Originally posted by SingaporeTyrannosaur:
If you don't mind me asking, what exactly is so bad about brainwashing?
I found three definitions of brainwashing:
- (aka thought control, mind control, coercive persuasion). A non-violent method that uses mind control techniques to convince a person to abandon some of their basic beliefs and adopt the beliefs of the indoctrinator. The anti-cult movement teaches that many small religious groups, which they call cults, engage in brainwashing. Sociologists and mental health researchers who are not involved in the anti-cult movement generally reject the concept.
- forcible indoctrination into a new set of attitudes and beliefs
- Brainwashing or thought reform is the application of coercive techniques to change the beliefs or behavior of one or more people for political purposes.
I'm sure you can see why brainwashing is bad. It's bad by definition. The key words here are 'mind control', 'thought control', coercive, forcible'. You are basically deceiving or manipulating people into changing their beliefs.
For example, let's say you don't believe in UFOs but I wanted to convince you that UFO's existed. I stage an elaborate kidnapping where I surround your car with bright lights. I knock you out with a gas and when you wake up, you see what looks like aliens around you. I knock you out again and when you wake up, I leave you what appears to be evidence that you were abducted by aliens.

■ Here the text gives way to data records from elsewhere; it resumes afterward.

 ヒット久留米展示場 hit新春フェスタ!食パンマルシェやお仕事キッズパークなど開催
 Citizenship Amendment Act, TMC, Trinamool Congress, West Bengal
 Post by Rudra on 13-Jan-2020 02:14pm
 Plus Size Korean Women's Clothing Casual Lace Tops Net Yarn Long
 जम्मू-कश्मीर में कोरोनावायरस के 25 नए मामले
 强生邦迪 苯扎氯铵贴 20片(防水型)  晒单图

Now suppose I did all that because I really believe there are UFOs and alien abductions and I really need you to believe as well. I might justify it to myself that there's nothing wrong with staging the hoax. Alien abductions, after all, do occur. I'm just helping you realise it sooner rather than later.

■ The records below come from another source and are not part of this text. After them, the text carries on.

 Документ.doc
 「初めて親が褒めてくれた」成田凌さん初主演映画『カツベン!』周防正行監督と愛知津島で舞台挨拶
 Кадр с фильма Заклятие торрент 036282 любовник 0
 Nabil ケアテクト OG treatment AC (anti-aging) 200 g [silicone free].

This is a troubling justification. There are some religious people who believe that when it comes to religion, the end justifies the means. Winning souls for Christ, for example, is the most important goal and as long as that objective is achieved, anything is justified. They might say "sure we realise that we do a lot of things to place our audience in what seems to be a suggestible state. But you mischaracterize it. We just create an environment that makes is easier for people to perceive and receive god. They don't understand why it's almost never justified to use falsehood or trickery to convince people of the truth.
In the documentary Jesus Camp, a young girl is show saying she wants to open a manicure shop one day and specialise in nail art. She then explains that she's not really all that interested in nail art, but she feels that it's a great opportunity to evangelize. She plans to play soft christian music in the background and create an atmosphere that would be 'perfect' for spreading the gospel to her customer. Now what's wrong with this? When she sets up her shop, she will have to disguise her true intent because if she advertises that she is an evangelical nail art shop, only the converted would go to the shop. That defeats the purpose. If she hides the fact that her purpose is to evangelize, she is being deceptive and unfair to all her customers who just want their nails done without being preached at.